I managed to sleep an hour or two here and there between rushing from one room to another, but it wasn’t enough to combat the fact that I’d been awake for almost forty. This was why I left Fred with so much food and water. My vet kept telling me not to open feed him, that he was starting to get chubby, but I’d rather Fred be overweight than starving every time I got stuck at work like this.
I took the elevator up to the third floor of the parking garage, tugging my heavy winter coat tight when the doors opened, and an arctic blast rushed in. A glance to my right stopped me in my tracks. It was snowing again, coming down in big, fat flakes that the wind blew sideways. Great.
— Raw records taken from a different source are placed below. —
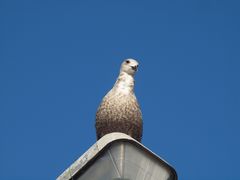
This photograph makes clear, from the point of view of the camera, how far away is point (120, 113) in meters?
5.39

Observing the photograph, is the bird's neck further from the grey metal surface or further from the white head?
the grey metal surface

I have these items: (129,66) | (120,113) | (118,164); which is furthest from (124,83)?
(118,164)

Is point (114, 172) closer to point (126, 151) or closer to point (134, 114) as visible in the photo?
point (126, 151)

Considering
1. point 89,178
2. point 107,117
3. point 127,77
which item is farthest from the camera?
point 127,77

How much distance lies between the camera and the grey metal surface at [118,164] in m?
3.96

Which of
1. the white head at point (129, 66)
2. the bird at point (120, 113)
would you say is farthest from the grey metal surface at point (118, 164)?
the white head at point (129, 66)

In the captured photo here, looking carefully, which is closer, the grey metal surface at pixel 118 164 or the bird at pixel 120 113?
the grey metal surface at pixel 118 164

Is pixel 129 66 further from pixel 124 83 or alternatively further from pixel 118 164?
pixel 118 164

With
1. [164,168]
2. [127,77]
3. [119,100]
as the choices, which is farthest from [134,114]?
[164,168]

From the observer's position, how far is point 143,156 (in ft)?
13.5

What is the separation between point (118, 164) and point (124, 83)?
1936mm

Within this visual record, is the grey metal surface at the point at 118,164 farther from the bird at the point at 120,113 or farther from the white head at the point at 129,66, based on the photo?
the white head at the point at 129,66

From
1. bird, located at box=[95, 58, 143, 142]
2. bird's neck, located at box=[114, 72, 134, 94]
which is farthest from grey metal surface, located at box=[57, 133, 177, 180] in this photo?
bird's neck, located at box=[114, 72, 134, 94]

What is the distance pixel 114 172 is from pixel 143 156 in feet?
0.84
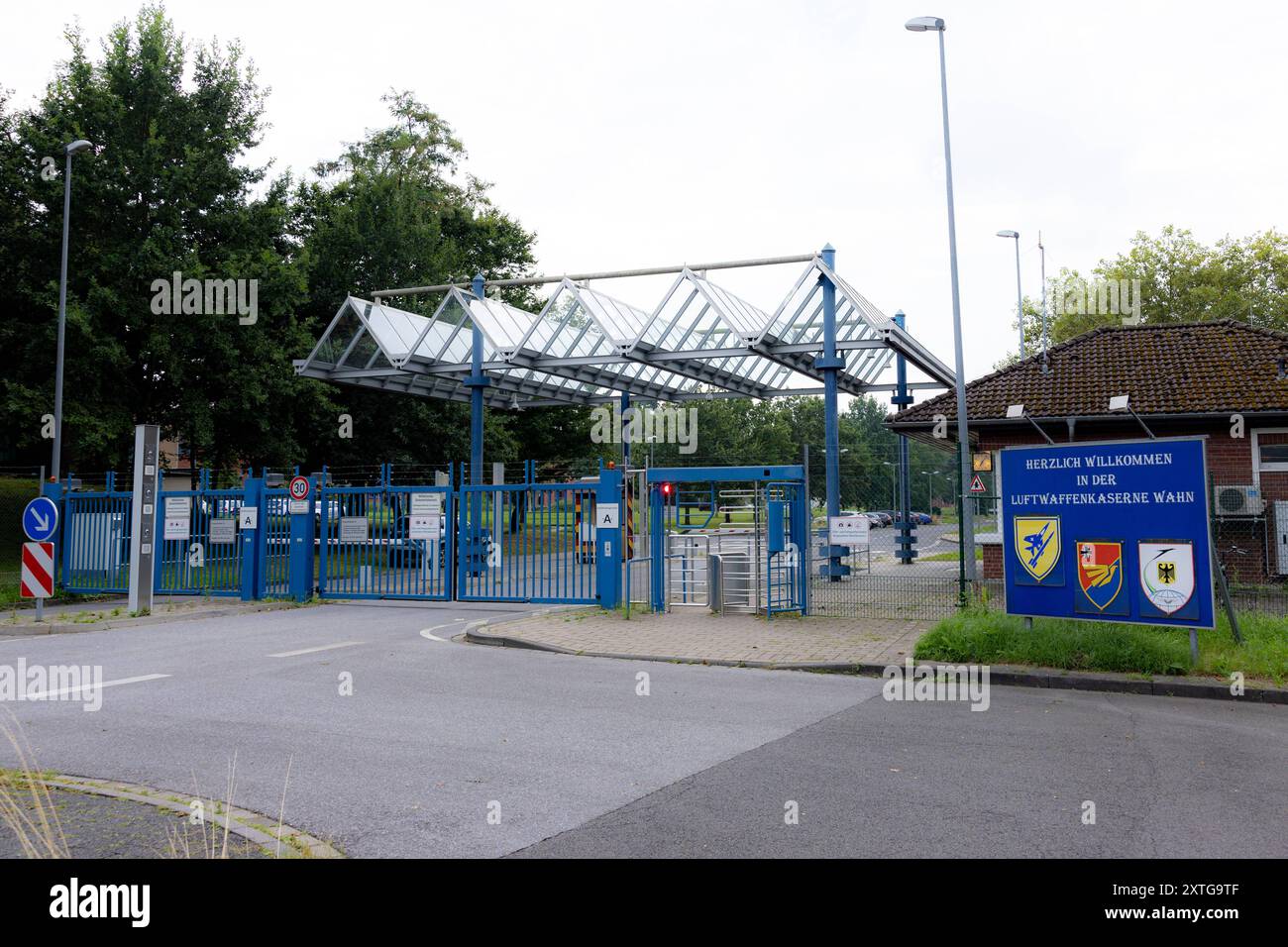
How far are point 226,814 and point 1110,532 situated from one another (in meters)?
9.10

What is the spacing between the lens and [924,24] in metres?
17.4

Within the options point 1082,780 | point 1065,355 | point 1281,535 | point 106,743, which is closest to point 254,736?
point 106,743

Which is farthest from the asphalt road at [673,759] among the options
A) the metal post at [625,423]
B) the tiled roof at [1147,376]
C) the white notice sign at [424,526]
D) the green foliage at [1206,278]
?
the green foliage at [1206,278]

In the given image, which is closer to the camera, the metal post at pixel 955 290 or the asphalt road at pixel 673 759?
the asphalt road at pixel 673 759

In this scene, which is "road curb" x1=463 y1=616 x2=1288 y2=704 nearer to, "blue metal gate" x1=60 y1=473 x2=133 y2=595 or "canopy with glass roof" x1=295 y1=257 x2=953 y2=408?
"canopy with glass roof" x1=295 y1=257 x2=953 y2=408

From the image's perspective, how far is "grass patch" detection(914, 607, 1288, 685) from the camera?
9748 millimetres

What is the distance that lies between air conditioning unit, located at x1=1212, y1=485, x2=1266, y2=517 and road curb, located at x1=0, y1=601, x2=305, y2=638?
17.1 meters

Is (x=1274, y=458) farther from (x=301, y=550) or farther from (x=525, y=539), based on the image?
(x=301, y=550)

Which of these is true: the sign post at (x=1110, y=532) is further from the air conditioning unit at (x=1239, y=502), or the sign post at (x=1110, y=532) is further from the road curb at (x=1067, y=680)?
the air conditioning unit at (x=1239, y=502)

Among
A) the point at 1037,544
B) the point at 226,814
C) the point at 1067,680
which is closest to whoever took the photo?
the point at 226,814

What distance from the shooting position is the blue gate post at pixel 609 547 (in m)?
16.1

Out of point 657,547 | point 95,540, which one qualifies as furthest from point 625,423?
point 95,540

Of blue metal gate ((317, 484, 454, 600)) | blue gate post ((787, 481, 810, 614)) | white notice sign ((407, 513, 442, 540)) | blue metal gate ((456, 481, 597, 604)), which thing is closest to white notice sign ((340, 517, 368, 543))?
blue metal gate ((317, 484, 454, 600))

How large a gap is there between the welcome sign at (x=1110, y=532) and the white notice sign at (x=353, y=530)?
39.2ft
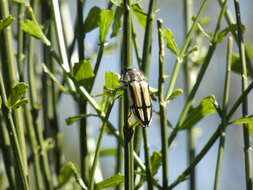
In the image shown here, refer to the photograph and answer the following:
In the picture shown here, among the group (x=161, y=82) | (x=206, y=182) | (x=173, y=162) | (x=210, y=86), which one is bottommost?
(x=206, y=182)

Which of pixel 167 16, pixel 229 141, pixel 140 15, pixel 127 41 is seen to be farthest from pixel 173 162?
pixel 127 41

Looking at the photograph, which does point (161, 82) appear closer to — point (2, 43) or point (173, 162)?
point (2, 43)

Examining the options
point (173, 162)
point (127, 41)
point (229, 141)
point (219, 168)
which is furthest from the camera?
point (229, 141)

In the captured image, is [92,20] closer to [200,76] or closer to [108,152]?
[200,76]

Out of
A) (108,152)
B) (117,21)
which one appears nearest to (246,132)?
(117,21)

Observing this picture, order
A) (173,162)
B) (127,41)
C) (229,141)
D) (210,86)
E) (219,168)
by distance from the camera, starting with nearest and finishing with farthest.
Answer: (127,41), (219,168), (173,162), (210,86), (229,141)

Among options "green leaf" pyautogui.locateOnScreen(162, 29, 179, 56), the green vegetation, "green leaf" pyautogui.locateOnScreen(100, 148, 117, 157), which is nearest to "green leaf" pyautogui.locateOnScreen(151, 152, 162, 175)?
the green vegetation

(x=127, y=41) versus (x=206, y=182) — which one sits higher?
(x=127, y=41)

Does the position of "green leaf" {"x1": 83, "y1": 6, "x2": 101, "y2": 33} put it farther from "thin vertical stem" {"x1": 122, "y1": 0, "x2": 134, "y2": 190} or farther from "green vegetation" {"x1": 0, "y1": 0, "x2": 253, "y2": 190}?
"thin vertical stem" {"x1": 122, "y1": 0, "x2": 134, "y2": 190}
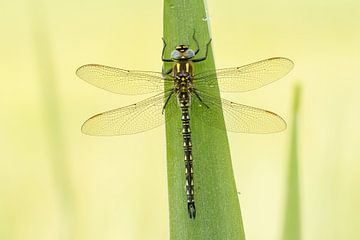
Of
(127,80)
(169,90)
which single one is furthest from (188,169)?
(127,80)

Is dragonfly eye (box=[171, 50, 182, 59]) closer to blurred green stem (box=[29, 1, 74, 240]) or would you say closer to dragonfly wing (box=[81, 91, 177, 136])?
dragonfly wing (box=[81, 91, 177, 136])

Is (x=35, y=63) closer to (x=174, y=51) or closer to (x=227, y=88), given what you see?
(x=227, y=88)

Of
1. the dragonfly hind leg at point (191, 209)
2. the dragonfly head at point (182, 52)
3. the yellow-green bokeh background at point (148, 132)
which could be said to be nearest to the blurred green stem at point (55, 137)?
the yellow-green bokeh background at point (148, 132)

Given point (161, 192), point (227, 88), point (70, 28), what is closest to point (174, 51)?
point (227, 88)

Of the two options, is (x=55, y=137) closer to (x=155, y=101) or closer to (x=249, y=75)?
(x=155, y=101)

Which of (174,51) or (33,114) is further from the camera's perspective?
(33,114)

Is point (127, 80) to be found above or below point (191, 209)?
above
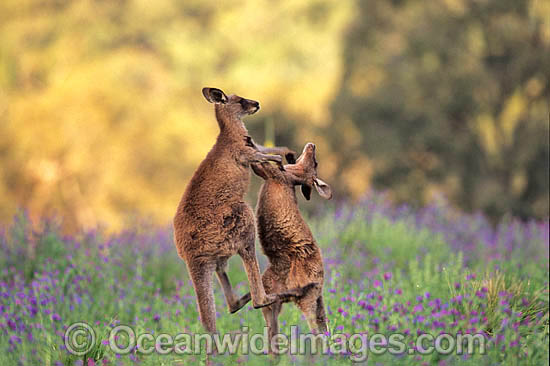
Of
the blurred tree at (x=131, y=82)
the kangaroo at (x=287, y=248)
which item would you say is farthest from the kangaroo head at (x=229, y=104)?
the blurred tree at (x=131, y=82)

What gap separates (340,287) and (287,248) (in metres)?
1.62

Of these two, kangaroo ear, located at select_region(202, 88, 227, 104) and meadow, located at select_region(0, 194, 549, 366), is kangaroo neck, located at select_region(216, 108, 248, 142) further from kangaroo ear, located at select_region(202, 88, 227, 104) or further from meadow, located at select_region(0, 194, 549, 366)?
meadow, located at select_region(0, 194, 549, 366)

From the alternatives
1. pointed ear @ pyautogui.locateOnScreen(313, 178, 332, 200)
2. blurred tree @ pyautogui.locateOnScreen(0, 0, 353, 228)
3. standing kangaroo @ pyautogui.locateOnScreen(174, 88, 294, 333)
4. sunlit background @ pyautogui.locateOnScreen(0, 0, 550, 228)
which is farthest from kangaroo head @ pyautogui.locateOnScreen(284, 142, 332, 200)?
blurred tree @ pyautogui.locateOnScreen(0, 0, 353, 228)

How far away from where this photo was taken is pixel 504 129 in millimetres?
14062

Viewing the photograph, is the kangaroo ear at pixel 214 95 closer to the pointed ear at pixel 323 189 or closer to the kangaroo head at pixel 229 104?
the kangaroo head at pixel 229 104

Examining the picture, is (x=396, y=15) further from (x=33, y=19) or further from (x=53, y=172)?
(x=33, y=19)

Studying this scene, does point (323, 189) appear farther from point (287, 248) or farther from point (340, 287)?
point (340, 287)

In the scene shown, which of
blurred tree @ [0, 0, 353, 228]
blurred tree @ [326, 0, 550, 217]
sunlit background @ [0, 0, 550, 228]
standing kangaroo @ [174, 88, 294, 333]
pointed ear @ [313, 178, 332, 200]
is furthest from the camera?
blurred tree @ [0, 0, 353, 228]

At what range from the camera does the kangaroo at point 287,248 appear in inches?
149

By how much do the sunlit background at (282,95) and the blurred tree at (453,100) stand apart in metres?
0.03

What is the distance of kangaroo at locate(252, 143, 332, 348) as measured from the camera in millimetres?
3777

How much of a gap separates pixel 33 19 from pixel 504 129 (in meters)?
21.3

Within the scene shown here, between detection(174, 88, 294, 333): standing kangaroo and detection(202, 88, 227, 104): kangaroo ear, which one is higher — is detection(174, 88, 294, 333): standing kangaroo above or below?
below

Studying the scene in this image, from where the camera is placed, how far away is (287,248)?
12.5ft
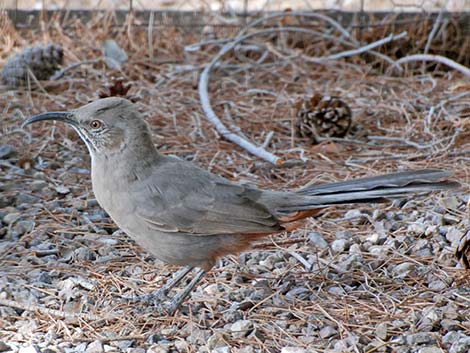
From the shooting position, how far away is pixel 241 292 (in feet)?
12.1

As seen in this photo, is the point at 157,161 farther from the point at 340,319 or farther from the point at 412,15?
the point at 412,15

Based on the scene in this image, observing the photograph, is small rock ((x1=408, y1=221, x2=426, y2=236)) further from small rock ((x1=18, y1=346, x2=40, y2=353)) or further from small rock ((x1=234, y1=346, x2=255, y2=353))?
small rock ((x1=18, y1=346, x2=40, y2=353))

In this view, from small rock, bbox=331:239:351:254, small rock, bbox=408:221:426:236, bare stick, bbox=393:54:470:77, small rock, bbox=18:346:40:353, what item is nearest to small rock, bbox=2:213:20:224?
small rock, bbox=18:346:40:353

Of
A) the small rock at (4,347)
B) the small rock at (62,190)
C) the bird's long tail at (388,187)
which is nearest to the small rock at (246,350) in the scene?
the bird's long tail at (388,187)

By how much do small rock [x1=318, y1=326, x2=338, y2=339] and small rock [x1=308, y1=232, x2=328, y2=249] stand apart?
89 centimetres

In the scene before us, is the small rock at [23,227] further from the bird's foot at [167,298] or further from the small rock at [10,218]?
the bird's foot at [167,298]

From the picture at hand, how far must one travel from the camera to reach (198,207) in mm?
3598

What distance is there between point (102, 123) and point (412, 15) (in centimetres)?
463

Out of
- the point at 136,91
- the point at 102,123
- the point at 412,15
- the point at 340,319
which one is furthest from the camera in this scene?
the point at 412,15

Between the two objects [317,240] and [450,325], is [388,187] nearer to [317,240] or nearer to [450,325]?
[450,325]

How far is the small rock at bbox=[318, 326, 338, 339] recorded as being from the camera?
326 centimetres

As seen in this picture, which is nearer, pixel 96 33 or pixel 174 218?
pixel 174 218

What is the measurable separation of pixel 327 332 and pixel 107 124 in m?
1.33

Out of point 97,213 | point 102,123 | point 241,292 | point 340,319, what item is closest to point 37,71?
point 97,213
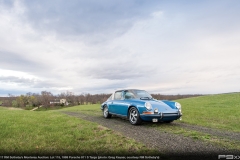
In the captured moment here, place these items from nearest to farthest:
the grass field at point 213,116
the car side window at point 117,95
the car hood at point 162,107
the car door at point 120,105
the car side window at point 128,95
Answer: the car hood at point 162,107 < the car door at point 120,105 < the grass field at point 213,116 < the car side window at point 128,95 < the car side window at point 117,95

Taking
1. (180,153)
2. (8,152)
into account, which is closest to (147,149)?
(180,153)

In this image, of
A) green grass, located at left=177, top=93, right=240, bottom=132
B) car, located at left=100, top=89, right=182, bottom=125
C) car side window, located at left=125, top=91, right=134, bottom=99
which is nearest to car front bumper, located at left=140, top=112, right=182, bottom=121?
car, located at left=100, top=89, right=182, bottom=125

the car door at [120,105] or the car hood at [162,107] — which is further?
the car door at [120,105]

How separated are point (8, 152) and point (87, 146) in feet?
5.76

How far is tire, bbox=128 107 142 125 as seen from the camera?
291 inches

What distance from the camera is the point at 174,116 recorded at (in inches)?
293

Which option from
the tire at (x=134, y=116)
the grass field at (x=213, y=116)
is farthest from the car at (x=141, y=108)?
the grass field at (x=213, y=116)

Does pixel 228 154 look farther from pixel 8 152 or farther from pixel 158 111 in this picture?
pixel 8 152

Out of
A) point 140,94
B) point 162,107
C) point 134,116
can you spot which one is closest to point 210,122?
point 162,107

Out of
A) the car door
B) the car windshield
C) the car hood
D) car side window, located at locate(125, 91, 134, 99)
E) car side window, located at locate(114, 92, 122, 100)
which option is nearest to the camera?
the car hood

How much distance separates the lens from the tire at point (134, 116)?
7391 mm

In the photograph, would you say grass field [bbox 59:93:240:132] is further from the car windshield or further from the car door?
the car door

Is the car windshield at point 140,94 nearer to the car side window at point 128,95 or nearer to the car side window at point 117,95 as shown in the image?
the car side window at point 128,95

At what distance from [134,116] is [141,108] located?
672 mm
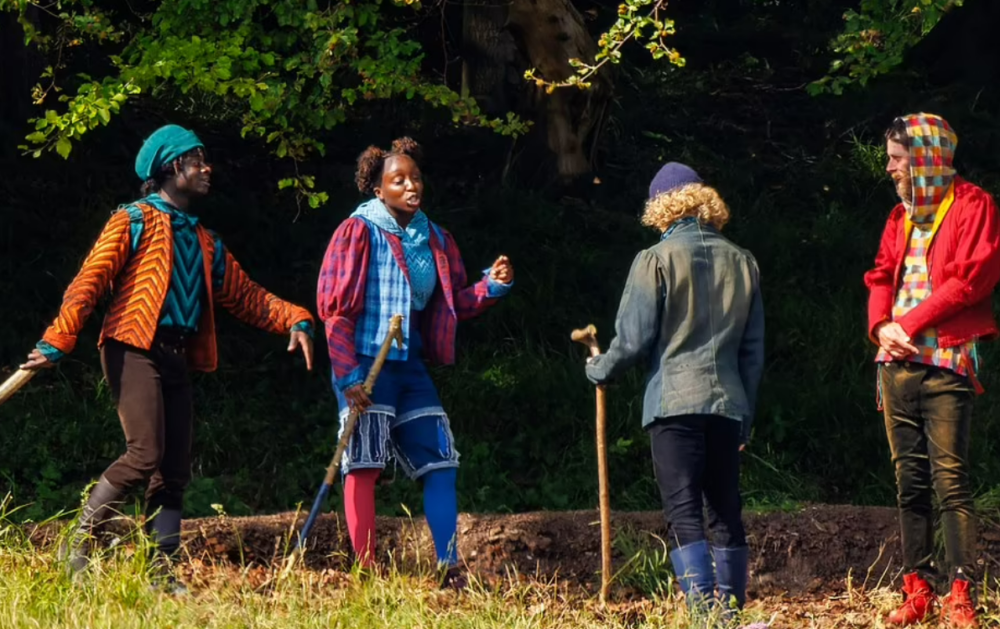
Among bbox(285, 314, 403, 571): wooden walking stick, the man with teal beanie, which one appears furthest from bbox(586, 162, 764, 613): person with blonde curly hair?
the man with teal beanie

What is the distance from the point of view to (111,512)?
249 inches

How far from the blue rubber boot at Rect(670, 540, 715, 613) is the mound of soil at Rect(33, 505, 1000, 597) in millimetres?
1780

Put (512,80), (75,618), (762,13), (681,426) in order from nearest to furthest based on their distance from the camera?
(75,618)
(681,426)
(512,80)
(762,13)

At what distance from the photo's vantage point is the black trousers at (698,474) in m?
5.77

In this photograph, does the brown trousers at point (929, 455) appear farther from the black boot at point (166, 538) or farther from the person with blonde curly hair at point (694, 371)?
the black boot at point (166, 538)

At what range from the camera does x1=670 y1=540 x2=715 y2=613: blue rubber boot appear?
5773 millimetres

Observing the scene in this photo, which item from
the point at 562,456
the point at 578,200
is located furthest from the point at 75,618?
the point at 578,200

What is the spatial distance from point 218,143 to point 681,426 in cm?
760

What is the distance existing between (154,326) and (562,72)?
226 inches

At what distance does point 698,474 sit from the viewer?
228 inches

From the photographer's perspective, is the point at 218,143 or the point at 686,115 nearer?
the point at 218,143

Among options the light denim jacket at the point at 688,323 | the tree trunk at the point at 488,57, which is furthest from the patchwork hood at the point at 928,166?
the tree trunk at the point at 488,57

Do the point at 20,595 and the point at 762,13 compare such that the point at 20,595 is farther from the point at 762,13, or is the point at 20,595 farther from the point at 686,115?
the point at 762,13

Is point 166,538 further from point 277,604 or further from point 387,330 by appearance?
point 387,330
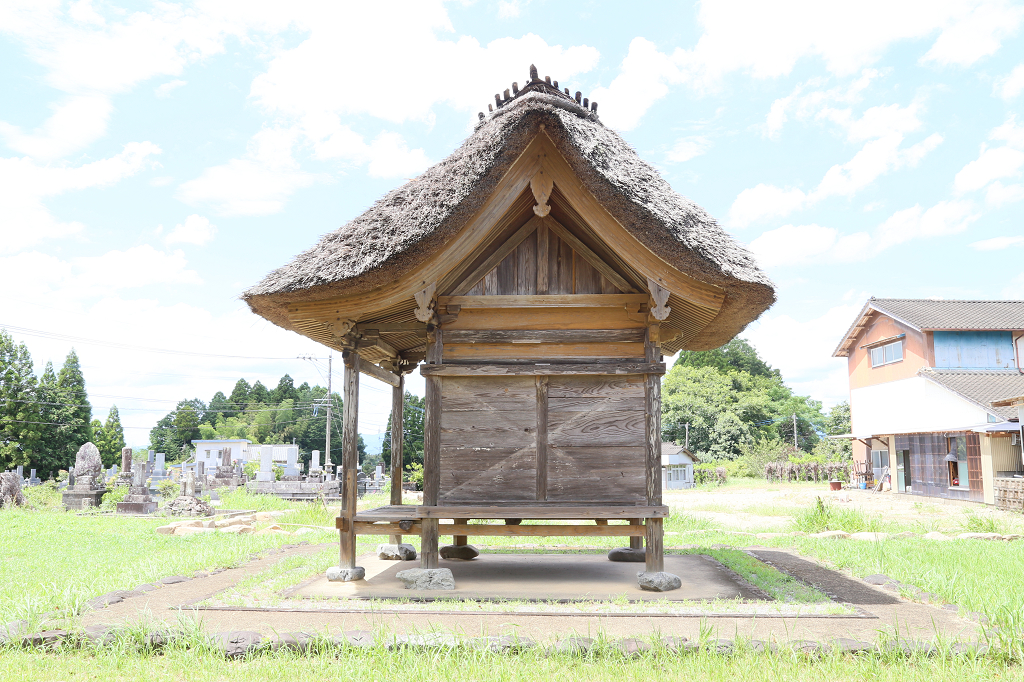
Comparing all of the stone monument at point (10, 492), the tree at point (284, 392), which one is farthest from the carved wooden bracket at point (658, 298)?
the tree at point (284, 392)

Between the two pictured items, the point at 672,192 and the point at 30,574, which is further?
the point at 30,574

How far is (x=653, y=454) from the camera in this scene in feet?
22.7

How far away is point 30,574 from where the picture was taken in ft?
28.9

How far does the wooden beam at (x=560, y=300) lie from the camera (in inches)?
281

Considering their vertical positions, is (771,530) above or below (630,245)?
below

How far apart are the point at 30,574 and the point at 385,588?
215 inches

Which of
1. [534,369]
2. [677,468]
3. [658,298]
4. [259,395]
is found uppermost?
[259,395]

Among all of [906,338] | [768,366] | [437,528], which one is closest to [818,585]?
[437,528]

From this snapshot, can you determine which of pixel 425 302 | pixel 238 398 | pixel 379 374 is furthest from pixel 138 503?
pixel 238 398

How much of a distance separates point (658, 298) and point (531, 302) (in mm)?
1336

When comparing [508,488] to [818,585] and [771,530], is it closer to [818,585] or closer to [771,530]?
[818,585]

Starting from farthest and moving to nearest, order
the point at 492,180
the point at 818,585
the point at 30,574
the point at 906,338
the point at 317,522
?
the point at 906,338, the point at 317,522, the point at 30,574, the point at 818,585, the point at 492,180

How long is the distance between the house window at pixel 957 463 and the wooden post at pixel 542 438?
23105 millimetres

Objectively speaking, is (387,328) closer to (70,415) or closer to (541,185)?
(541,185)
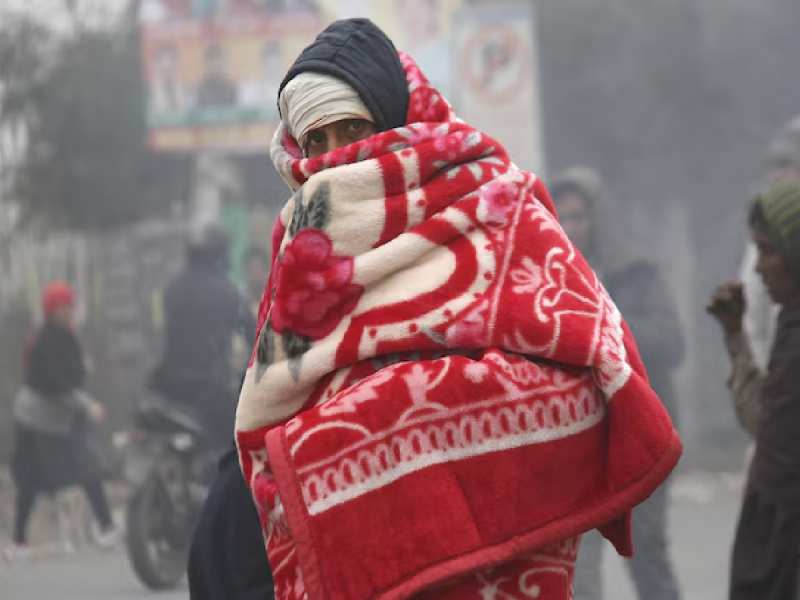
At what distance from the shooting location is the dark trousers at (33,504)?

Hopefully, the roads weren’t too bad.
I was tempted to turn around and go sleep in one of the bunk rooms reserved for long-shift work, but if I did that, I’d probably only get another hour or two before someone woke me up looking for help. Saying no in those situations was a problem for me, and I knew myself well enough to know that I needed to go home to avoid self-sabotaging, even if that meant taking a taxi or car service.
I just needed to get a few things out of my car first, and then I’d go back inside and order an Uber. It was stupid of me to think I could drive right now. The last thing anyone needed was for me to fall asleep behind the wheel and cause another emergency.
I pulled my gaze from the snow and ambled toward the corner of the parking garage where I’d left my car.
It was running when I got to it.
I stopped fifteen feet away, staring in confusion. I didn’t have an automatic starter that might explain this. Was I so tired I was hallucinating?
I glanced around, looking for someone else so I could ask if they were seeing what I was, but there was no one nearby. It was three in the morning, and this level was the employee lot. Everyone else was hunkered inside the hospital, trying to save lives.